Generally, piping system installation begins with the arrival and temporary storage of pipe, fittings, and other goods required for the system. Assembly and installation follow, then system testing and finally, release for operation. Throughout the installation process, various inspections and tests are performed to ensure that the installation is in accordance with specification requirements and that the system when completed is capable of functioning according to its design specifications.

Polyethylene(also known as polythene or polyethene, abbreviated as PE)  pipe is piping constructed of a flexible plastic created with the use of petroleum byproducts. The flexibility of the pipe is one of the main advantages of polythene piping, as this makes it possible to install piping into spaces and configurations that would never be possible with metal pipes.

PE((C2H4)n) piping products are integrated pipe and fitting systems for a broad range of commercial, municipal, utility and industrial applications. They may be buried, laid on the surface, supported above grade, installed underwater, or floated on the surface of lakes or rivers. In the selection, design, and installation of PE piping systems, professional engineering services, and qualified installers should be used.

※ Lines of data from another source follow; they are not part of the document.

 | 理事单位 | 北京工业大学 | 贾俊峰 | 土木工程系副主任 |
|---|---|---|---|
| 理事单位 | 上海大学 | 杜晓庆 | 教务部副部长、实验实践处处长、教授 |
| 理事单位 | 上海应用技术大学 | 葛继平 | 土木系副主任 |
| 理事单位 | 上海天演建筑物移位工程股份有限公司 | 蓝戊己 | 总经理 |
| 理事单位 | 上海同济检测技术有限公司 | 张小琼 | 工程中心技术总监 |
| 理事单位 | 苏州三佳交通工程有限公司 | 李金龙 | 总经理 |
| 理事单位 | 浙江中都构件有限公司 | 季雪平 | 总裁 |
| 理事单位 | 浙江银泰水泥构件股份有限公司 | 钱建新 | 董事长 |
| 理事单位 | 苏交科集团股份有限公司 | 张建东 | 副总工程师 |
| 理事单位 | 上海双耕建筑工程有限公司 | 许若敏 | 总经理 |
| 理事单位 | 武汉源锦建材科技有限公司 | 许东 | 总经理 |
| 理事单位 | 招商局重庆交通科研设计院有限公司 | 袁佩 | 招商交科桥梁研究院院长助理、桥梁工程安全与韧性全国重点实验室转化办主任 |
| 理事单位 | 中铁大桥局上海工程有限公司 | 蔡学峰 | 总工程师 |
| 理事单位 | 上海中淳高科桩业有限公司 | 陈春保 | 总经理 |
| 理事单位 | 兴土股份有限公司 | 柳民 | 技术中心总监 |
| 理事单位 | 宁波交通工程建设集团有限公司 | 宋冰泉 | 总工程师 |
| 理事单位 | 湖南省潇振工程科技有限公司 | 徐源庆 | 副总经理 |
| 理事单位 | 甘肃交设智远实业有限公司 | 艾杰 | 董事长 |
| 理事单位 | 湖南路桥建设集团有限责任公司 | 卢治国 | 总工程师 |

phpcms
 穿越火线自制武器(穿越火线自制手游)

The degree of flexibility found in different grades of polyethene help to determine the final use of the plastic. Low density polythene, known as LDPE, is among the most flexible of all grades. Within the LDPE family, linear low density polyethylene is considered the most durable and also the least expensive of plastics of this grade. High density polyethylene, known as HDPE, is more rigid in texture, but tends to be more resistant to heat. HDPE is often a good option when the polythene pipe will be used as part of a simple plumbing system.

The type of polyethylene used to create the pipes is somewhat different from other polythene-based products. PE is available in several different grades, each of them useful in different applications. Many of the polymer or plastic items people use today are made with this type of plastic. For example, it can be used to make simple plastic grocery bags, camera film, plastic sheets, and even squeeze bottles.

The material used to make the pipes is less costly than the processes used to manufacture different types of metal piping. When coupled with the relative flexibility and ease of installation, polyethylene pipe becomes an obvious choice for use around the home, especially in areas that are not exposed to extreme temperatures or direct sunlight.

While there is a chance of cracking in cold weather, especially if the water in the line should freeze, the piping holds up very well in moderate climates and requires nothing more than basic care to remain functional for a number of years.